Support Questions

Find answers, ask questions, and share your expertise
Announcements
Celebrating as our community reaches 100,000 members! Thank you!

yarn logs + blk_xxxxxx_xxxxxx does not exist or is not under Construction

avatar

We have spark cluster with the following details ( all machines are linux redhat machines )

 

2 name-node machines
2 resource-manager machines
8 data-node machines ( HDFS file-system)

 

We are running running spark streaming application

From the yarn logs we can see the following errors , example:


yarn logs -applicationId application_xxxxxxxx -log_files ALL


---2019-11-08T10:12:20.040 ERROR [][][] [org.apache.spark.scheduler.LiveListenerBus] Listener EventLoggingListener threw an exception
org.apache.hadoop.ipc.RemoteException(java.io.IOException): BP-484874736-172.2.45.23-8478399929292:blk_1081495827_7755233 does not exist or is not under Construction
at org.apache.hadoop.hdfs.server.namenode.FSNamesystem.checkUCBlock(FSNamesystem.java:6721)
at org.apache.hadoop.hdfs.server.namenode.FSNamesystem.updateBlockForPipeline(FSNamesystem.java:6789)
at org.apache.hadoop.hdfs.server.namenode.NameNodeRpcServer.updateBlockForPipeline(NameNodeRpcServer.java:931)
at org.apache.hadoop.hdfs.protocolPB.ClientNamenodeProtocolServerSideTranslatorPB.updateBlockForPipeline(ClientNamenodeProtocolServerSideTranslatorPB.java:979)
at org.apache.hadoop.hdfs.protocol.proto.ClientNamenodeProtocolProtos$ClientNamenodeProtocol$2.callBlockingMethod(ClientNamenodeProtocolProtos.java)
at org.apache.hadoop.ipc.ProtobufRpcEngine$Server$ProtoBufRpcInvoker.call(ProtobufRpcEngine.java:640)
at org.apache.hadoop.ipc.RPC$Server.call(RPC.java:982)
at org.apache.hadoop.ipc.Server$Handler$1.run(Server.java:2351)
at org.apache.hadoop.ipc.Server$Handler$1.run(Server.java:2347)
at java.security.AccessController.doPrivileged(Native Method)
at javax.security.auth.Subject.doAs(Subject.java:422)
at org.apache.hadoop.security.UserGroupInformation.doAs(UserGroupInformation.java:1869)
at org.apache.hadoop.ipc.Server$Handler.run(Server.java:2347)

 

we can see that - `8478399929292:-blk_1081495827_7755233` does not exist or is not under Construction

 

but what could be the reasons that yarn complain about this?

Michael-Bronson
8 REPLIES 8

avatar
Expert Contributor

Hi Mike,

 

Can you do quick check below -

 

**BP-484874736-172.2.45.23-8478399929292:blk_1081495827_7755233 does not exist or is not under Construction

>>

1. Are all Datanodes up and running fine within cluster

2. Check on the NN UI and see if any Datanode is NOT reporting blocks in Datanode tab or any Missing blocks reported on NN UI

3. You can run fsck [unless cluster is huge and loaded with data] and check of the block exist and which all nodes has the replica.

 

It might help to drill down the issue.

avatar

hi

 

1.  all Datanodes are up and running fine 

2. I not see corrupted block or under replica 

3, We runs the fsck and hdfs is healthy 

 

any other possibility's? 

Michael-Bronson

avatar

 

 

we also do the following

 

su hdfs

hadoop fsck / -files -blocks >/tmp/file

 

and we bot found the block - blk_1081495827_7755233 in the file - /tmp/file

 

so what is the reason that block removed?

Michael-Bronson

avatar
Expert Contributor

1. Is the job failed due to above reason?  If "NO", then is the error occurring in logs eveything for other BP XXX also?
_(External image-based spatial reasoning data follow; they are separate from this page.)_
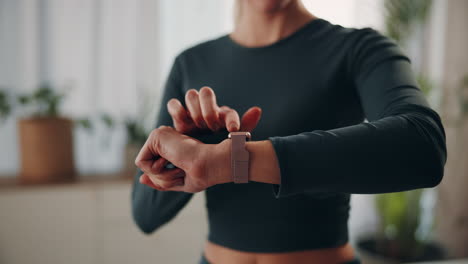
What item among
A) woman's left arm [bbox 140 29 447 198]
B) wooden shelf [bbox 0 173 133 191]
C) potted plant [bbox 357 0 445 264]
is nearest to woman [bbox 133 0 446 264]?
woman's left arm [bbox 140 29 447 198]

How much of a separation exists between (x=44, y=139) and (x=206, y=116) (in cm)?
136

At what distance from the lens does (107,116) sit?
1.64 meters

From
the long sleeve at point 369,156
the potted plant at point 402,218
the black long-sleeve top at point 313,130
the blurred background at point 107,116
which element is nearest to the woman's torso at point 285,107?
the black long-sleeve top at point 313,130

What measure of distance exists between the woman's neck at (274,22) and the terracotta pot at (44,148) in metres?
1.22

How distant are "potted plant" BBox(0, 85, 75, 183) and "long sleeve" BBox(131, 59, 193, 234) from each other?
1062mm

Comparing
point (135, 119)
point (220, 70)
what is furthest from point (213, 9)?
point (220, 70)

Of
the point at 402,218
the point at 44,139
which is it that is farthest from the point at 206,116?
the point at 402,218

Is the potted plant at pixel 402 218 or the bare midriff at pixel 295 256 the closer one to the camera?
the bare midriff at pixel 295 256

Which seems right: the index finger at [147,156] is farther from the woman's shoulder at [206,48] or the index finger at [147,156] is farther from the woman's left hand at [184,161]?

2. Can you check using fsck which nodes had copied of the BP specified above?

avatar

please send me the fsck cli that you want me to run 

Michael-Bronson

avatar
Expert Contributor

If you know the file name then -

 

hdfs fsck /myfile.txt -files -blocks -locations

Else

 

hdfs fsck |grep <blkxxx>

 

 

avatar

 

by the following

 

hdfs fsck / -files -blocks -locations | grep blk_xxxxxx_xxxxxx

 

as:

 

su hdfs

hdfs fsck / -files -blocks -locations | grep blk_1081495827_7755233 

 

we not get any results 

 

so I guess its mean that blk_xxxxx_xxxx isnt exist in HDFS file-system 

 

what next ?

Michael-Bronson

avatar
Expert Contributor

1. Is the job failed due to above reason?

If "NO" - then is it the error occurring displayed in logs for all spark jobs  or just for this job?